Martin*, père de famille, nous donne son avis sur Chatroulette : “Sur le site, il existe bien un moyen de reporter du contenu illicite, mais cela ne semble pas marcher tant le nombre de vidéos offensantes est important. Ce site est dangereux, très dangereux. Je suggère à tous les parents d’en interdire l’accès à leurs enfants. Hélas, le fait que le site soit russe me laisse penser que nous ne pourrons pas le supprimer facilement.”
C’est la raison pour laquelle nous nous rendons en Russie, à Moscou. Nous venons de faire la connaissance d’Andrey. Andrey, si on le rencontre c’est parce que c’est à lui que l’on doit l’odieux site. Tout d’abord, lorsque nous rencontrons Andrey, ce qui nous choque, c’est son âge. Il a 17 ans et est donc encore mineur. “Si j’ai créé le site, c’est avant tout pour m’amuser. Je trouvais ça tellement drôle de parler avec mes amis sur Skype que je me suis dit que j’allais faire la même chose avec le monde entier. Malgré l’absence de publicité pour le site, les gens ont commencé à venir sans que je ne sache comment. Et de 10 à 50 connexions simultanées, cela est vite grimpé jusqu’à plus de 20 000 aujourd’hui. Je trouve cela génial que mon site soit un simple concept qui ait une utilisation différente pour chacun. Certains pensent que c’est un moyen de s’amuser, d’autre un moyen de se connecter au monde et d’autres enfin que c’est un site de rencontres. Que des gens l’utilisent de manière pas très sympathique ne me plaît pas trop, mais d’autres l’utilisent d’une façon tellement fantastique que ça m’éclate d’avoir fait Chatroulette et que c’est un plaisir que de travailler dessus.”

> DONNÉES FOURNIES:

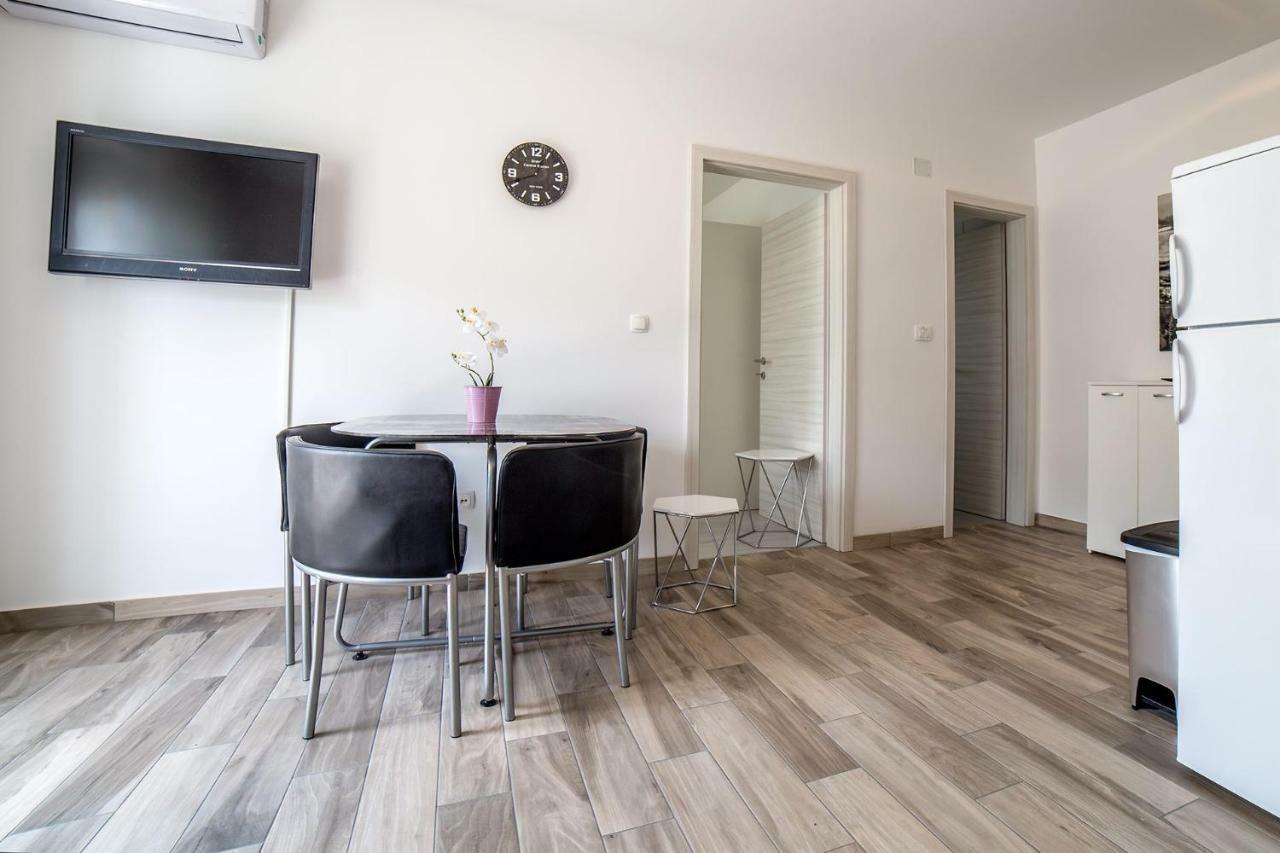 Studio Apartman Nina Apartment Rijeka Luaran gambar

> CONSIGNE:
Reproduisez intégralement le texte sur Chatroulette, sans y changer un seul mot. Les données proviennent d'une autre source.

> RÉPONSE:
Martin*, père de famille, nous donne son avis sur Chatroulette : “Sur le site, il existe bien un moyen de reporter du contenu illicite, mais cela ne semble pas marcher tant le nombre de vidéos offensantes est important. Ce site est dangereux, très dangereux. Je suggère à tous les parents d’en interdire l’accès à leurs enfants. Hélas, le fait que le site soit russe me laisse penser que nous ne pourrons pas le supprimer facilement.”
C’est la raison pour laquelle nous nous rendons en Russie, à Moscou. Nous venons de faire la connaissance d’Andrey. Andrey, si on le rencontre c’est parce que c’est à lui que l’on doit l’odieux site. Tout d’abord, lorsque nous rencontrons Andrey, ce qui nous choque, c’est son âge. Il a 17 ans et est donc encore mineur. “Si j’ai créé le site, c’est avant tout pour m’amuser. Je trouvais ça tellement drôle de parler avec mes amis sur Skype que je me suis dit que j’allais faire la même chose avec le monde entier. Malgré l’absence de publicité pour le site, les gens ont commencé à venir sans que je ne sache comment. Et de 10 à 50 connexions simultanées, cela est vite grimpé jusqu’à plus de 20 000 aujourd’hui. Je trouve cela génial que mon site soit un simple concept qui ait une utilisation différente pour chacun. Certains pensent que c’est un moyen de s’amuser, d’autre un moyen de se connecter au monde et d’autres enfin que c’est un site de rencontres. Que des gens l’utilisent de manière pas très sympathique ne me plaît pas trop, mais d’autres l’utilisent d’une façon tellement fantastique que ça m’éclate d’avoir fait Chatroulette et que c’est un plaisir que de travailler dessus.”